Beyond filgotinib, at least six Galapagos drugs have moved into human testing. Perhaps the most highly anticipated of them come from a secretive program called TOLEDO, to which Galapagos has deployed half of its research organization.
So far, all investors really know is that TOLEDO is code for a new class of anti-inflammatory agents discovered by Galapagos, and that two of its drugs are in Phase 1. The company intends to reveal targets for the program next year, after Phase 2 testing begins.
"Everyone's curious as to what is the target, when are we going to know the target," Nadeau said. "People want to see proof of concept that does suggest this is as promising as management thinks it is."
In the meantime, investors appear sold on Galapagos. Its share price surged 26% around the time of the Gilead deal and has more than doubled since the start of the year. By Dec. 6, Galapagos had a market value of just over $14 billion, similar to some commercial-stage biotechs like Alnylam Pharmaceuticals and BioMarin Pharmaceutical.
Gilead, naturally, sees value as well. Linda Higgins and John Sundy, the respective heads of research external innovation and inflammation and respiratory diseases, note how it wasn't one particular asset that caught their company's attention, but rather Galapagos' chemistry, biology, and fast-paced drug development.
"That drove a lot of the structure of this deal — to preserve the things that are the real positives about Galapagos," Sundy said.
"It was clear that independence was one of their aims, and one of ours was to expand our pipeline not just in size but in diversity," Higgins said.
Once Gilead executives made it clear they weren't pursuing a takeover, van de Stolpe became more willing to enter deal talks. He said the main point of contention was the upfront payment — so much so that, by June, it looked like a deal might not go through. Gilead ultimately offered $3.95 billion for certain license and option rights outside of Europe to all current and future Galapagos drugs, as well as $1.1 billion worth of additional stock purchases.
"In the end, it's absolutely irrelevant if Gilead pays $3 billion, $4 billion or $5 billion," van de Stolpe said. "If this alliance is successful, they will get way more benefit from it than a couple billion more or less."

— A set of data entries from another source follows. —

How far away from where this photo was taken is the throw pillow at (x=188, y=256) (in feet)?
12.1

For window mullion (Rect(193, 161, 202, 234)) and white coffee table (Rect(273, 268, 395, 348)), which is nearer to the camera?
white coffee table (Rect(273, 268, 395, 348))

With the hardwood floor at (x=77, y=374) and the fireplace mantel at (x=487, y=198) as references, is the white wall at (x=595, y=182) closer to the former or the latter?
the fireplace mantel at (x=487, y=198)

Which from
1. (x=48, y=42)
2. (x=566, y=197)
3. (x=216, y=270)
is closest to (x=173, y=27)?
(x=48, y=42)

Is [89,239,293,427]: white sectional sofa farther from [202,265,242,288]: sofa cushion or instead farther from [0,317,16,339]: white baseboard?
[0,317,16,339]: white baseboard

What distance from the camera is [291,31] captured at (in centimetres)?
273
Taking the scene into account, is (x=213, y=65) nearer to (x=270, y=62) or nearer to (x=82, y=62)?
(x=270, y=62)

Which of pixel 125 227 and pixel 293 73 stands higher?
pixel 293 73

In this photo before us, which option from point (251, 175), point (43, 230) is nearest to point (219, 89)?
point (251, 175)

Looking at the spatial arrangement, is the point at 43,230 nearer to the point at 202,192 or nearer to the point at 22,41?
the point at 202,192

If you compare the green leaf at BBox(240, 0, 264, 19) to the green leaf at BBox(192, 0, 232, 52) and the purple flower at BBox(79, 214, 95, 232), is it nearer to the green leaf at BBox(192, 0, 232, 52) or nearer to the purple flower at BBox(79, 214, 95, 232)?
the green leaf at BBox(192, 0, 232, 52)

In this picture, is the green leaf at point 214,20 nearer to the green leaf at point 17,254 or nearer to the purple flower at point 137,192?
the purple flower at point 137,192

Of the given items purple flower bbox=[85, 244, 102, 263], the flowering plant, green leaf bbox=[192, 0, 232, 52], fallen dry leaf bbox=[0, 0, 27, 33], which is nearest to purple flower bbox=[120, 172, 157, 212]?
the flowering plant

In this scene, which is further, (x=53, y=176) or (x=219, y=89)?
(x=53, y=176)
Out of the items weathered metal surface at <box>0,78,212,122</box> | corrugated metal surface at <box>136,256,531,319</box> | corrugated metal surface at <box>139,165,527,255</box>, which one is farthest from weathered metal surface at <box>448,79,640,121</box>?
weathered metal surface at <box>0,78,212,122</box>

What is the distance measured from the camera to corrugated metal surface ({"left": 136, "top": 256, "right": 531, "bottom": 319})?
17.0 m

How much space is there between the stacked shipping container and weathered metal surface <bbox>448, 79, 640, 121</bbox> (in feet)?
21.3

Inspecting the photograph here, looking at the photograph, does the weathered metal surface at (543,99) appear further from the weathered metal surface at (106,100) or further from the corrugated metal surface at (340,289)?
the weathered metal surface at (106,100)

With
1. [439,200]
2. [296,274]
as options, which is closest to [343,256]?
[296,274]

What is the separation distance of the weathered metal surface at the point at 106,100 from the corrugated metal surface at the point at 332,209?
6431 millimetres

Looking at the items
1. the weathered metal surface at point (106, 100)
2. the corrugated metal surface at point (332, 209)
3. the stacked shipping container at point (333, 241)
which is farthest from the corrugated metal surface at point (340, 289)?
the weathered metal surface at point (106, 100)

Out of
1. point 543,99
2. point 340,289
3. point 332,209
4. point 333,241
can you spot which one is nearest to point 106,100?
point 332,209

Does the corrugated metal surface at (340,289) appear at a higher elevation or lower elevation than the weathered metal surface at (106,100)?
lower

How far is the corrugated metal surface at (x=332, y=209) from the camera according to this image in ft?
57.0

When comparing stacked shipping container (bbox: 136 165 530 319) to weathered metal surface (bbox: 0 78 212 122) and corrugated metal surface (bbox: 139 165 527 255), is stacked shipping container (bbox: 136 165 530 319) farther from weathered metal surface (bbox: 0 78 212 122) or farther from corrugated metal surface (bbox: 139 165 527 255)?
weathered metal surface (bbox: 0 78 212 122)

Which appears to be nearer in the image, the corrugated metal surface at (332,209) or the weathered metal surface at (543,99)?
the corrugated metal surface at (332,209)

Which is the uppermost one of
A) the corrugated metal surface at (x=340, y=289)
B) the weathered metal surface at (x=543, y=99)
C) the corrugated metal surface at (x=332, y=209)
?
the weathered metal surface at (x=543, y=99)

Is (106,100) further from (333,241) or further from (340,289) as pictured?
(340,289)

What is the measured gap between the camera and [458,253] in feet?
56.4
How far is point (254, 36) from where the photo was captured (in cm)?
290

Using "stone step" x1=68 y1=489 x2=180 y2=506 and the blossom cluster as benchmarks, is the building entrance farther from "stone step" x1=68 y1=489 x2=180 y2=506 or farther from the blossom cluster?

From his end, van de Stolpe proposes that, by maintaining Galapagos' culture, the alliance is more likely to succeed.
"I don't think [Galapagos] will fit well in any bigger organization, be it big pharma or be it even Gilead," he said. "You always see a moment where big pharma reorganizes or has a different view or different management, and decides that the research should be cut back. And the first part to cut back is innovative target discovery research."
While van de Stolpe contends that Galapagos didn't need the Gilead deal to be successful, there are upsides to having a large commercial partner — particularly with the continued controversy over drug pricing and the competition looming over filgotinib.
The deal's funding may also cushion Galapagos in the event one of its riskier programs doesn't work out. For example, Galapagos' GLPG1972 goes after osteoarthritis, which Sarraf likens to "shooting for the stars" because of how difficult it's been for drugs to show symptomatic benefits.
Still, Sarraf and other analysts remain bullish on Galapagos.
"Obviously some of the programs will fail; some of the programs will not be as exciting as one would hope. But overall, what they're doing is first rate," Sarraf said.
"What Onno is trying to do," he added, "is let this company grow without choking it, which I think is really bright."